しっかりやろうと言っていたつなぎができなくて、その結果2本目をつなぐこともできなかったので、流れをつかむことができませんでした。その原因となったのは、2試合目ということもあり、相手にデータを研究されて、ウィークポイントをつかれ、そこで受け身に回ったことが大きな要因だと思います。

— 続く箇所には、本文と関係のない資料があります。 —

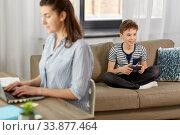 Купить «boy with gamepad playing video game at home», фото № 33877464, снято 10 апреля 2020 г. (c) Syda Productions / Фотобанк Лори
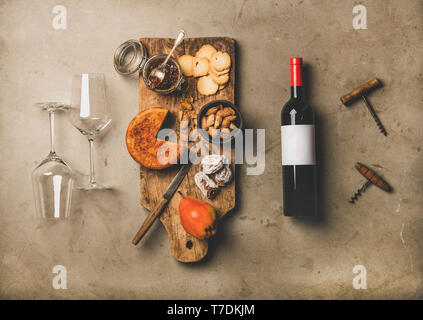Wine and snack set. Flat-lay of wine bottle with blank label, vintage corkscrews, two wineglasses and cheese and appetizers board over concrete backgr - Stock Image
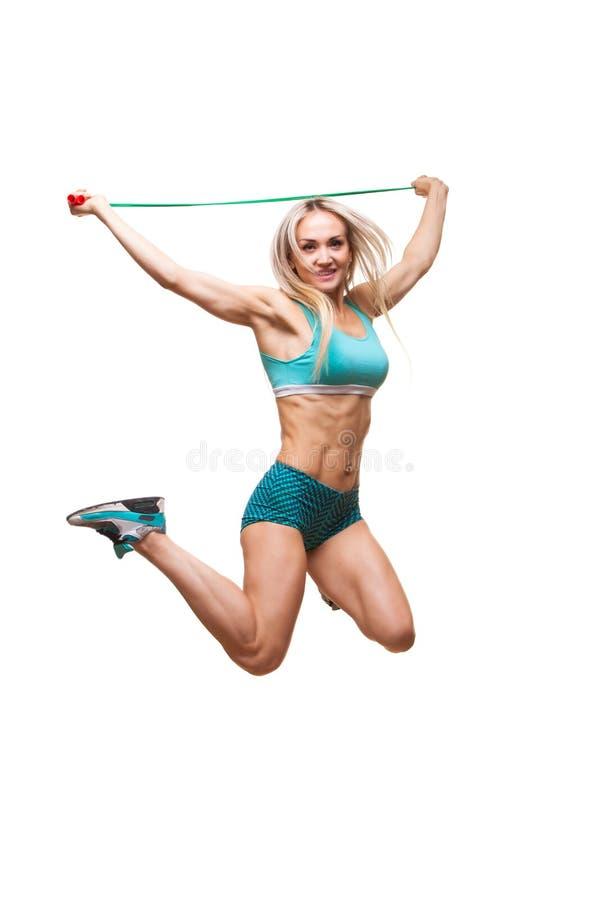 La imagen integral de un joven se divierte a la mujer que salta en cuerda que salta sobre el fondo blanco foto de archivo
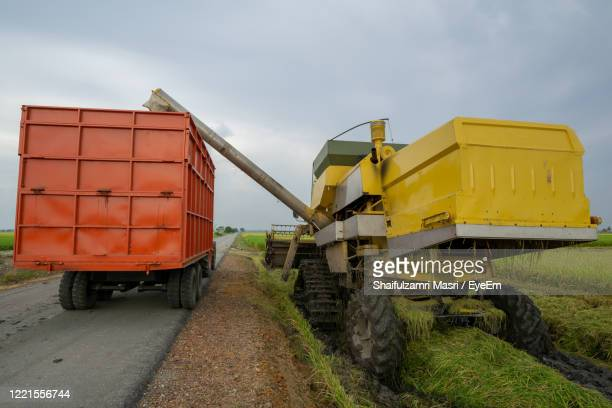 yellow cart on road amidst field against sky - shaifulzamri stock pictures, royalty-free photos & images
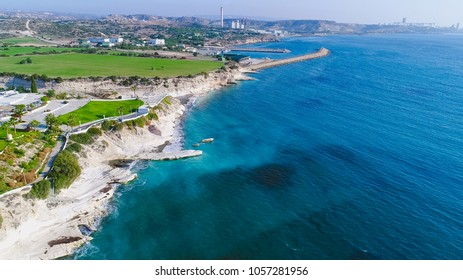 Aerial view of coastline and landmark big white chalk rock at Governor's beach,Limassol, Cyprus. Steep stone cliffs and deep blue sea waves next to Kalymnos fish restaurant and vasilikos power station
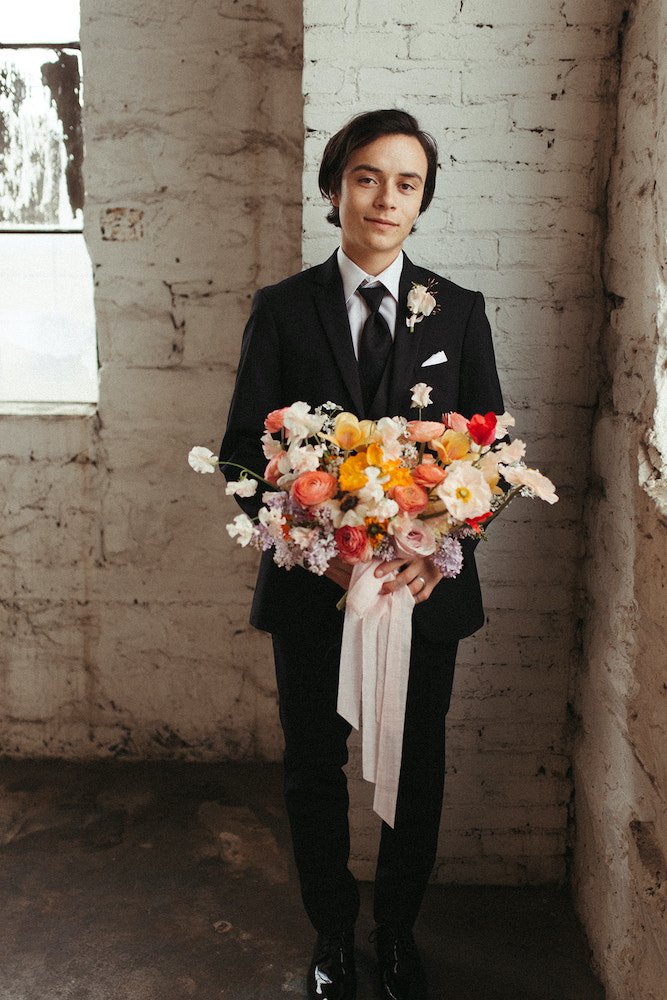 Groom holding bouquet from Fleurish
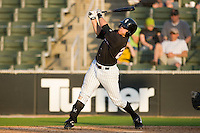 Nicholas Ciolli #20 of the Kannapolis Intimidators follows through on his swing against the West Virginia Power at Fieldcrest Cannon Stadium April 25, 2010, in Kannapolis, North Carolina.  Photo by Brian Westerholt / Four Seam Images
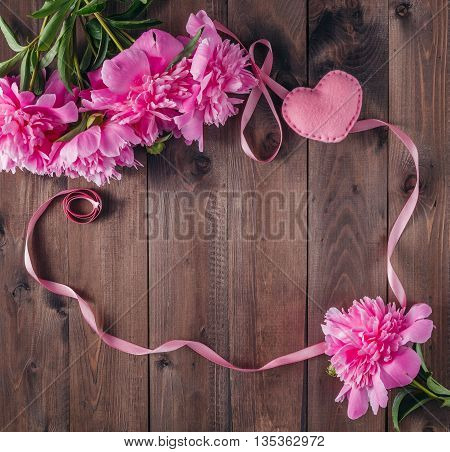 Peony flowers on old wooden boards, frame for message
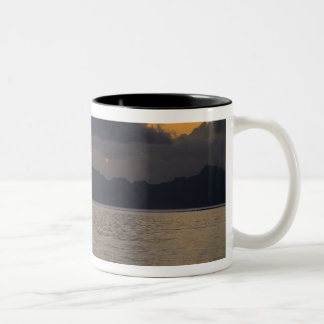 An outrigger canoe team practices off the coast Two-Tone coffee mug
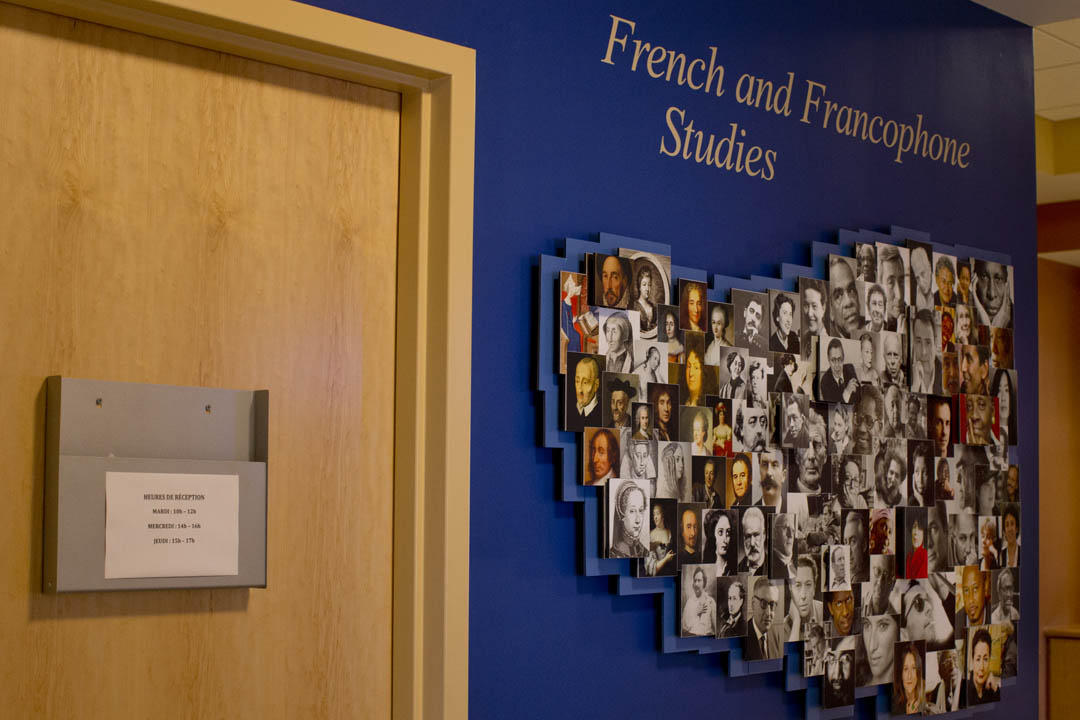 A display of famous French and Francophone faces -- artists, writers and scientists -- embellishes a Roger Williams Hall wall in the Department of French and Francophone Studies. (Phyllis Graber Jensen/Bates College)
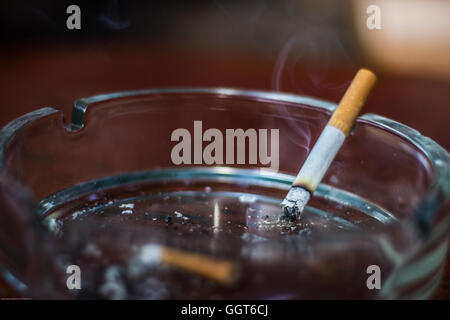 Burning cigarette in an ashtray - Stock Photo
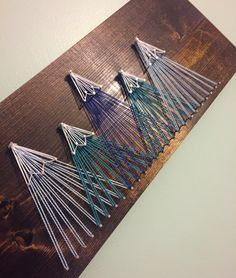 Mountain string art on wooden board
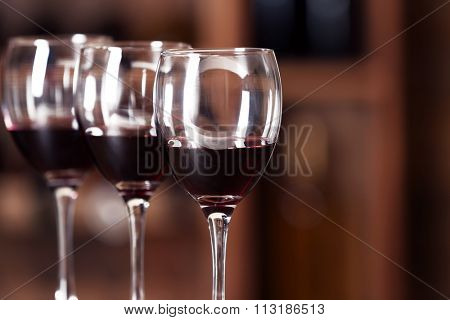 Glasses with red wine in cellar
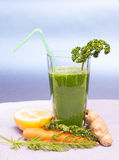 Green Smoothie. With carrot, lemon, parsley and ginger Royalty Free Stock Images
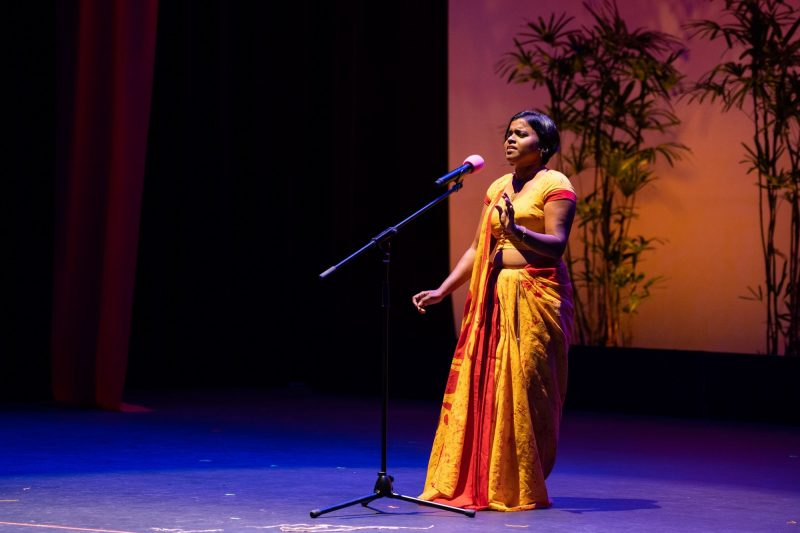 Solo female singing at mic, she is in sari, one hand gestures to her side.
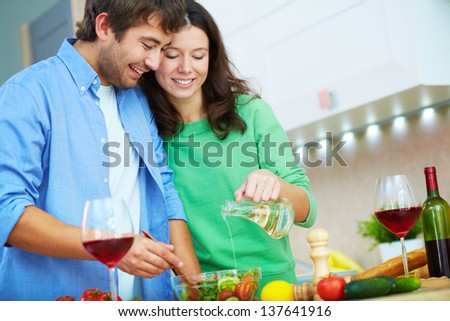 Portrait of young man and his wife seasoning salad with oil in the kitchen - stock photo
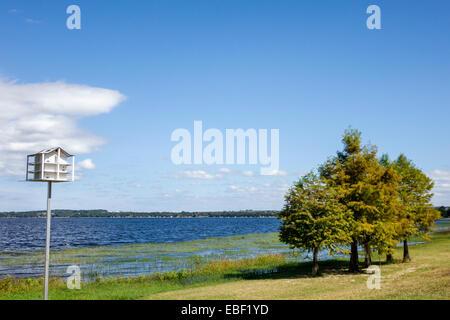 Clermont Florida Waterfront Park public Lake Minneola South Lake Trail path water birdhouse cypress trees - Stock Photo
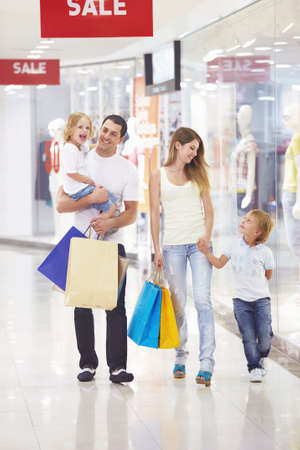 Family with two children in the store photo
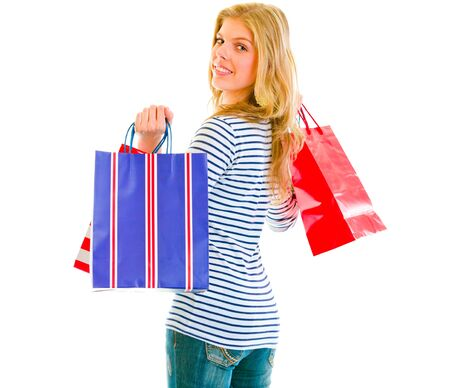 Smiling teen girl with shopping bags isolated on white 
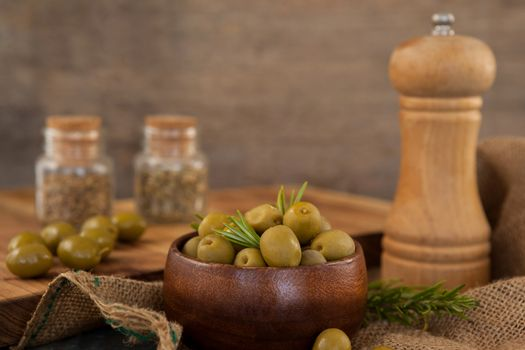 Olives and rosemary in bowl by pepper shaker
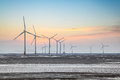 Wind farm in coastal mud flat power on the sunrise Royalty Free Stock Photography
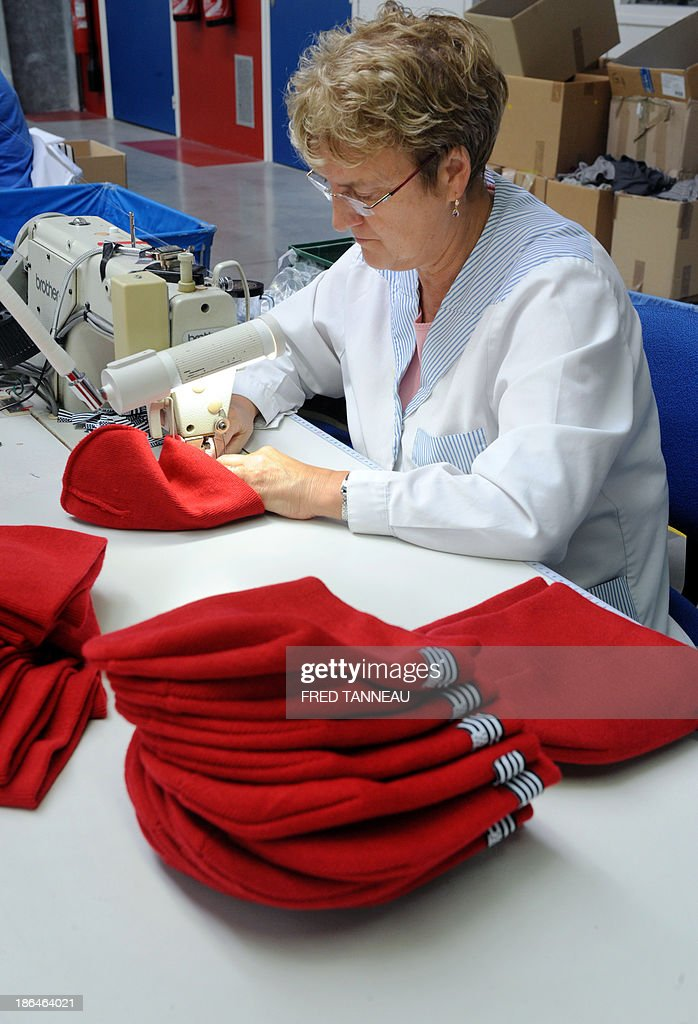 A seamstress makes red bonnets October 31, 2013 at the textile factory Armor Lux in Quimper, western France. These red bonnets became a symbol of anger in Brittany's social crisis.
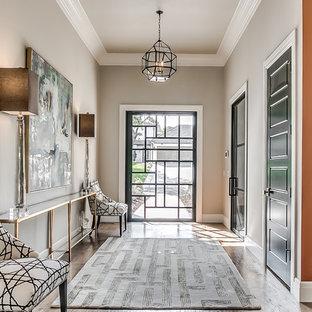Inspiration pour un hall d'entrée traditionnel avec un mur gris, un sol en bois brun, une porte pivot, une porte en verre et un sol marron.
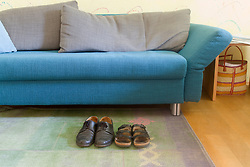 Sofa in living room with shoes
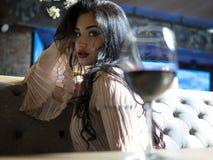 Portrait d'une belle fille de brune s'asseyant à la table avec un verre de vin rouge images stock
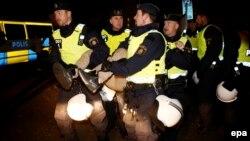 Швед полициячылары Мальмө шаарынын качкындар борборундагы мигрантты алып баратат.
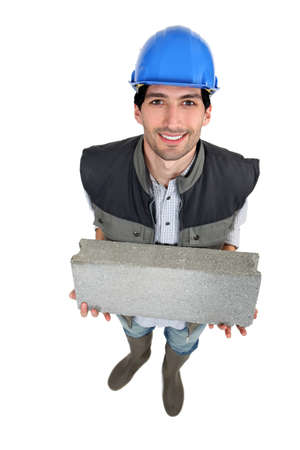 Builder with a block in his hands photo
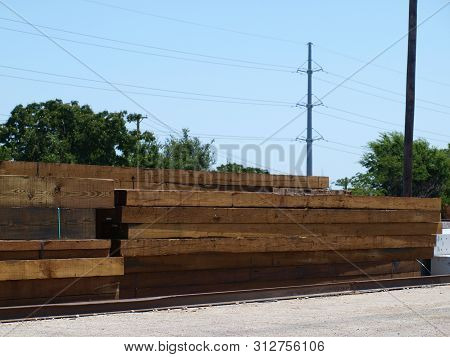 Cut Timbers For Railroad Ties And Trestle Work Stacked In An Off Load At A Rail Yard.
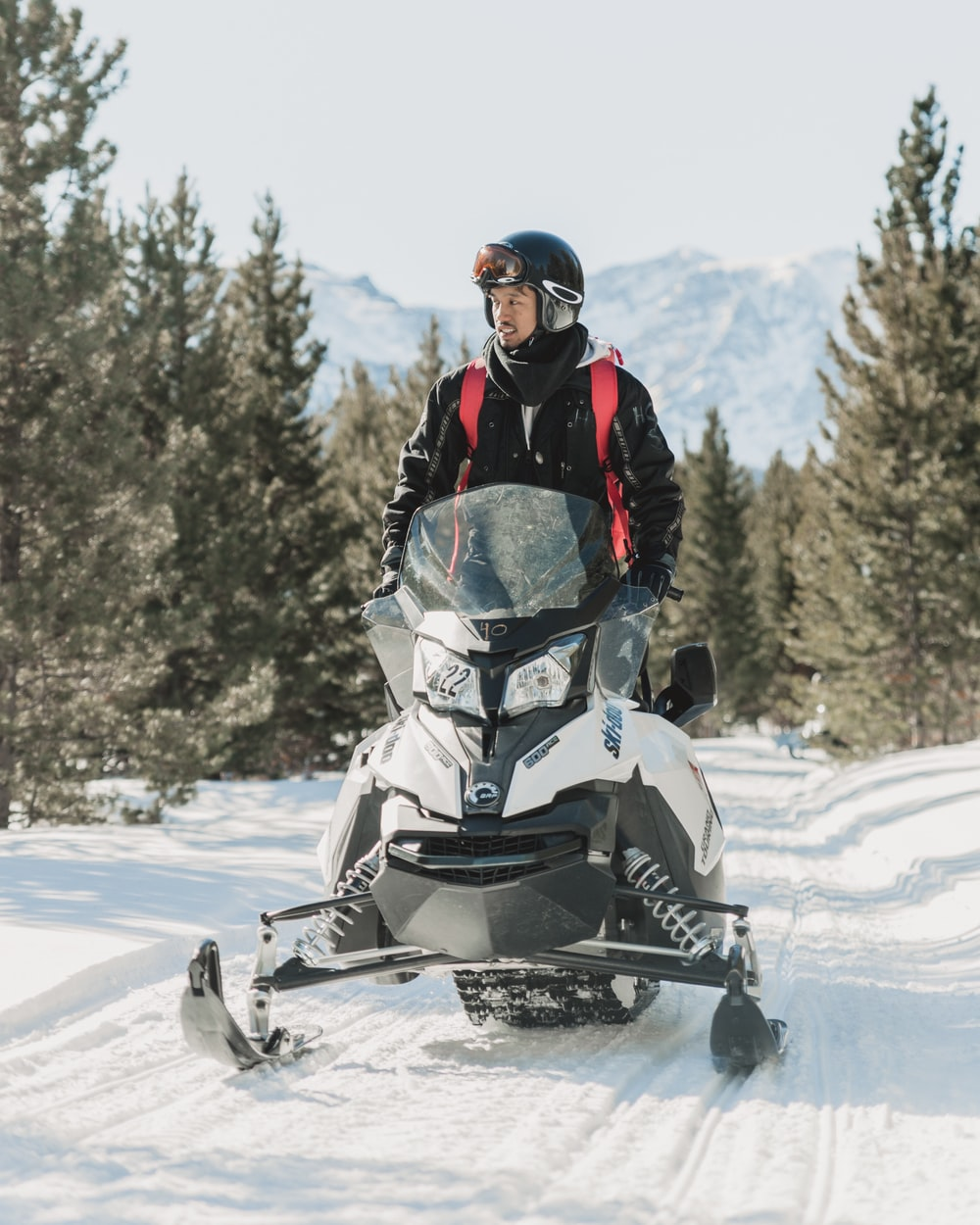 man in black winter jacket driving white snowmobile on snow-covered ground during daytime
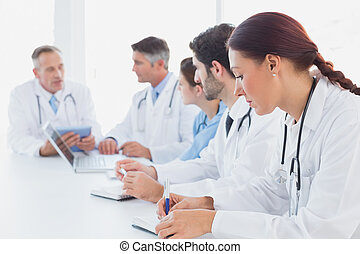 Doctors having a medical discussion in a meeting room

――東海大のスパイクに対して、とられた対策などありますか。

攻撃パターンは対応して、ブロックは難しいので、レシーブでということを考えていましたが、こちらからそういう形にもっていくことができず、劣勢になり、サーブを受けるパターンがずっと続く展開になってしまいました。

――劣勢の中、意識して行われていることはありますか

一人一人が声を出してカバーしていくということがメインなのですが、それに加えてサーブ権をとっても、サーブが単調になってしまっていたので、相手に対して流れを変える仕掛けをできなかったことが戦術としての反省です。

――明日の日女体大へ向けての意気込みをお願いします

コートの中でまず上級生に引っ張っていってもらって、森を中心にコートの中の雰囲気を高め、厳しさ、最後までボールを追いかける、ボールを運ぶ時に相手のコールをするといった基本的なことをもう一度徹底していきたいと思います。何よりも気持ちが受け身に回ったことが原因でもあると思うので、元々最下位からスタートしたチーム、チャレンジャーですので、今一度そこを見つめなおし、仕切り直していきたいと思います。

森佳央理主将(スポ4=群馬・高崎女)

――きょうの試合を振り返っていかがですか

なにもできないまま終わってしまったという感じです。自分たちの強みは粘って粘ってラリー勝ちするっていうパターンだったんですけど、そのパターンに持っていけずに相手に単発で決められてしまう場面が多かったのでそこが敗因かなと思います。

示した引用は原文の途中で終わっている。